REALTOR®, Lender, Title Company Joint Advertisement and RESPA Violation
Disclaimer: The picture shown here is for illustration only and is not the actual advertisement flyer.
You can do cooperative marketing with a title company, lender, or have them present at an open house
providing food & refreshments, but the rules are strict for compliance. As far as the marketing
relationships between service providers, there are gray areas, so be quite careful. The fines are stiff,
and some have lost their licenses due to these shared marketing activities:
COST SHARING:
A title company or a lender, as an example, can:
share ad space with you if you pay your pro-rata share of the cost;
provide handouts/promotional items if they have their logo and not yours;
co-op direct mail, email if you pay your share of the cost; and
attend your open house and provide food, refreshments, etc only if they promote their business
with their sign/logo or be present to answer questions about their services.

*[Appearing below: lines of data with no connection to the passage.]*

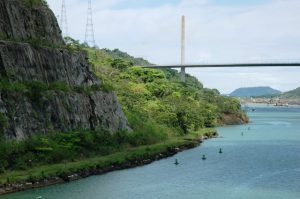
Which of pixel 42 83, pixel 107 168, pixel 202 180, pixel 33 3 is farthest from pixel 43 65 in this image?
pixel 202 180

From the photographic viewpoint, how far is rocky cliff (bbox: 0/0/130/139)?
44.6 metres

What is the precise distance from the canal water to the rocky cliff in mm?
7522

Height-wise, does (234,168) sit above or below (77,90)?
below

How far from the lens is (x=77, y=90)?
53531mm

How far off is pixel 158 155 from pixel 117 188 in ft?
52.5

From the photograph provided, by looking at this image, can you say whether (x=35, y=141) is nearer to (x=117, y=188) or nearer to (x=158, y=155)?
(x=117, y=188)

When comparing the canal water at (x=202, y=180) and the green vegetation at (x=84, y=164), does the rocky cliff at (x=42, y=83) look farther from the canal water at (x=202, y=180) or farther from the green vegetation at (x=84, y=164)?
the canal water at (x=202, y=180)

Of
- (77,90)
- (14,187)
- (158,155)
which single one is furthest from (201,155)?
(14,187)

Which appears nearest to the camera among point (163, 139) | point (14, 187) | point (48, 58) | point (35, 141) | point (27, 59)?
point (14, 187)

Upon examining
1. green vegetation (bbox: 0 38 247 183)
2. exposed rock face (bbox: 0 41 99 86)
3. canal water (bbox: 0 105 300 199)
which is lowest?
canal water (bbox: 0 105 300 199)

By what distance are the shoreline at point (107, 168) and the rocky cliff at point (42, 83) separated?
5.30 meters

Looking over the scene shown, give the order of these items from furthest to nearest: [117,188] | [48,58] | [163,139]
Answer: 1. [163,139]
2. [48,58]
3. [117,188]

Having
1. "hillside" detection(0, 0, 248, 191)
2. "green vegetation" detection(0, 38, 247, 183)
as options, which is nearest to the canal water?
"hillside" detection(0, 0, 248, 191)

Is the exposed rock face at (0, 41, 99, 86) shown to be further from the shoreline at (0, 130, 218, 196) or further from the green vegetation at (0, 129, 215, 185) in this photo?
the shoreline at (0, 130, 218, 196)
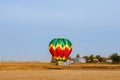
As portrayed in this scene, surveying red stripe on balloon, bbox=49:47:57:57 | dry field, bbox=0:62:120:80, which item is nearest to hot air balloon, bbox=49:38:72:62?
red stripe on balloon, bbox=49:47:57:57

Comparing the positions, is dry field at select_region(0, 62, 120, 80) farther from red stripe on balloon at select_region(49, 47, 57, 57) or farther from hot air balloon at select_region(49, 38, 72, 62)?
red stripe on balloon at select_region(49, 47, 57, 57)

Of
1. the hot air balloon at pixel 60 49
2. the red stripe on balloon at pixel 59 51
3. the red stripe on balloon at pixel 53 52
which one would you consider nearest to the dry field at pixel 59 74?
the hot air balloon at pixel 60 49

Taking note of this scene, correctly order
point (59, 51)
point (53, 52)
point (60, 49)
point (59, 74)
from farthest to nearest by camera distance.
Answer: point (53, 52)
point (60, 49)
point (59, 51)
point (59, 74)

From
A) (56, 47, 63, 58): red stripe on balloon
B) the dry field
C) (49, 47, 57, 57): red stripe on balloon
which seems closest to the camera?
the dry field

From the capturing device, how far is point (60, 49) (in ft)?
291

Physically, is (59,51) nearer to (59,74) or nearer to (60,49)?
(60,49)

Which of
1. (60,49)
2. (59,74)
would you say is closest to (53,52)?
(60,49)

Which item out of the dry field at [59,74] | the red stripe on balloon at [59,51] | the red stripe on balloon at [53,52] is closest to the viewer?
the dry field at [59,74]

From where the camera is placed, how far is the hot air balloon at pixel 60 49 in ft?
289

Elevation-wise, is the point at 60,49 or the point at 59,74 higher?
the point at 60,49

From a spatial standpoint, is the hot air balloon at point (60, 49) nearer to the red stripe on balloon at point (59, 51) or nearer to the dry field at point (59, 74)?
the red stripe on balloon at point (59, 51)

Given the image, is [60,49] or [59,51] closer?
[59,51]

It is very important that you realize the Cost in above examples is not only the actual money spent by
parties, but it must include the Fair Market Value of products or services delivered by parties too.
For example, consider the following example:
A REALTOR® is planning to advertise her business, listings, etc with a lender in her area in a flyer. 3/4th
of the page will be taken by the REALTOR® and 1/4th by lender advertisement.
Lender or one of his family members is going to design the flyer.
If this member has a business doing this type of work, the Lender must use the actual fee of developing,
designing of such a flyer and add that to the total cost.
If this member does not have a business doing this type of work and he/she will do this as a favor, still
the Lender must use the Fair Market Value fee of developing/designing of such a flyer in their market and
add that to the total cost, though the lender had not paid any money from his pocket.
Let’s say, in this example, the Fair Market Value of designing such a flyer is $125.
Now, REALTOR® is going to use a company to blast emails to 1000 people in her area. Let’s assume this
cost $75 that REALTOR® pays from her pocket.
Therefore, the total cost of this advertisement would be: $75 (email blast) + $125 (FMV of flyer) = $200
REALTOR® pro-rata share of the cost = 3/4 * $200 = $150
Lender pro-rata share of the cost = 1/4 * $200 = $50
REALTOR® pro-rata share of the cost = $150 -$75 (already paid) =$75 remaining to pay to the Lender.
In this example, the REALTOR® must pay additional $75 to the Lender to meet the RESPA requirements, otherwise would be in violation of RESPA.
FOLLOWING ADVERTISEMENT REQUIREMENTS:
Both REALTORS® and Lenders have many requirements that must follow in their advertisements,
otherwise they are in violation of laws.
For example, REALTORS® clearly identify the licensee, including the name of your broker (in a clear and
conspicuous manner), and avoiding deceptive or misleading advertising.
Lenders have their own set of rules and restrictions, such as if the mention interest rate, they must
disclose the APR.
Now the question is what happens if one party’s advertisement, e.g., Lender, does not meet the
requirements, who will be at fault and will be fined? The REALTOR® who has sent out the emails / flyers
OR the Lender who provided the incorrect advertisement?
These are just a few of the marketing areas that have been a problem for real estate brokers and RESPA.
It can get complicated, so you should run any decisions about marketing or referral of business by a
RESPA experienced attorney if you have any doubt. The examples here are only to give you a broad
overview of activities and their regulation by RESPA.